» Job
Answer these from the accounting note below:
1. In what month and year did the Company's registered direct share offering close?
2. From what basis of accounting did the Company switch to U.S. GAAP?
3. Are the financial statements for the three months ended September 30, 2007 and 2006 audited or unaudited?

» Reading text
··········
Following the closing of its registered direct share offering (see Note 3) in July 2007, the Company no longer qualified as a foreign private issuer (“FPI”), and as a result, is required, commencing with the first quarter of the fiscal year ending June 30, 2008, to comply with all of the reporting requirements of the Securities Exchange Act of 1934, as amended, and other rules applicable to a United States (“U.S.”) domestic issuer, including quarterly reports on Form 10-Q and annual reports on Form 10-K, all in accordance with accounting principles generally accepted in the United States of America (“U.S. GAAP”) and presented in U.S. dollars.

Accordingly, effective for the quarter ended September 30, 2007, the Company changed its primary basis of accounting from Australian equivalents to International Financial Reporting Standards (“A-IFRS”) to U.S. GAAP. The accompanying condensed consolidated financial statements as of September 30, 2007 and June 30, 2007 and for the three months ended September 30, 2007 and 2006 are unaudited and have been prepared in accordance with U.S. GAAP and applicable SEC regulations for interim financial information. Certain information and footnote disclosures normally included in U.S. GAAP financial statements have been condensed or omitted pursuant to such rules and regulations.
··········
» Dataset extract
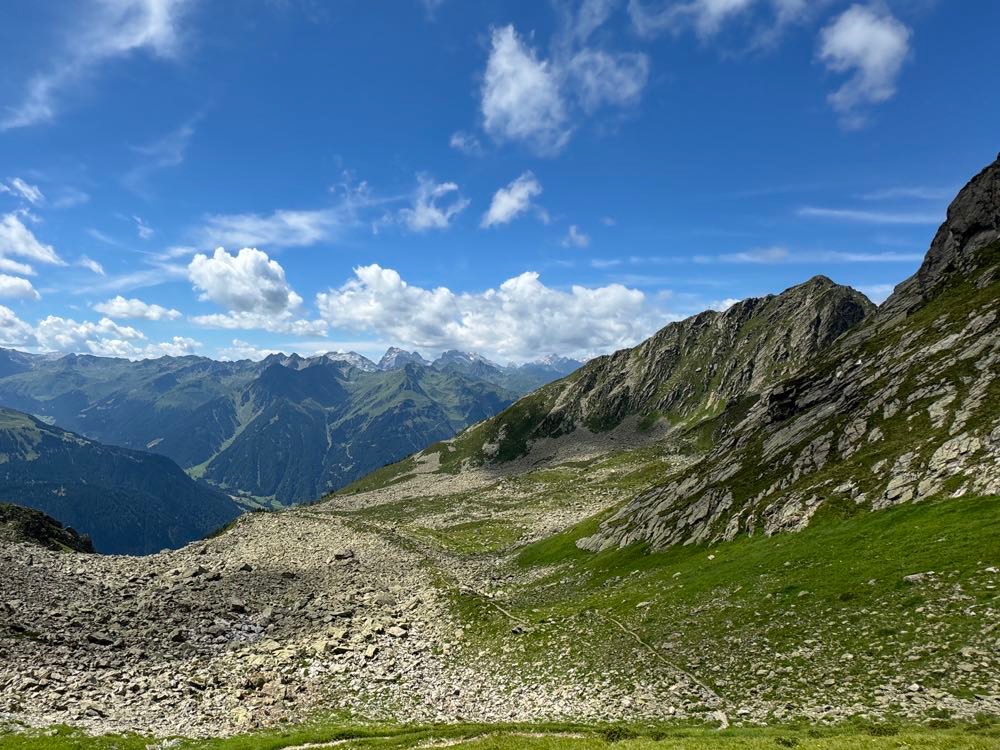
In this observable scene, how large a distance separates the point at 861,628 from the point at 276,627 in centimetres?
4602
··········
» Response
1. July 2007
2. Australian equivalents to International Financial Reporting Standards (A-IFRS)
3. Unaudited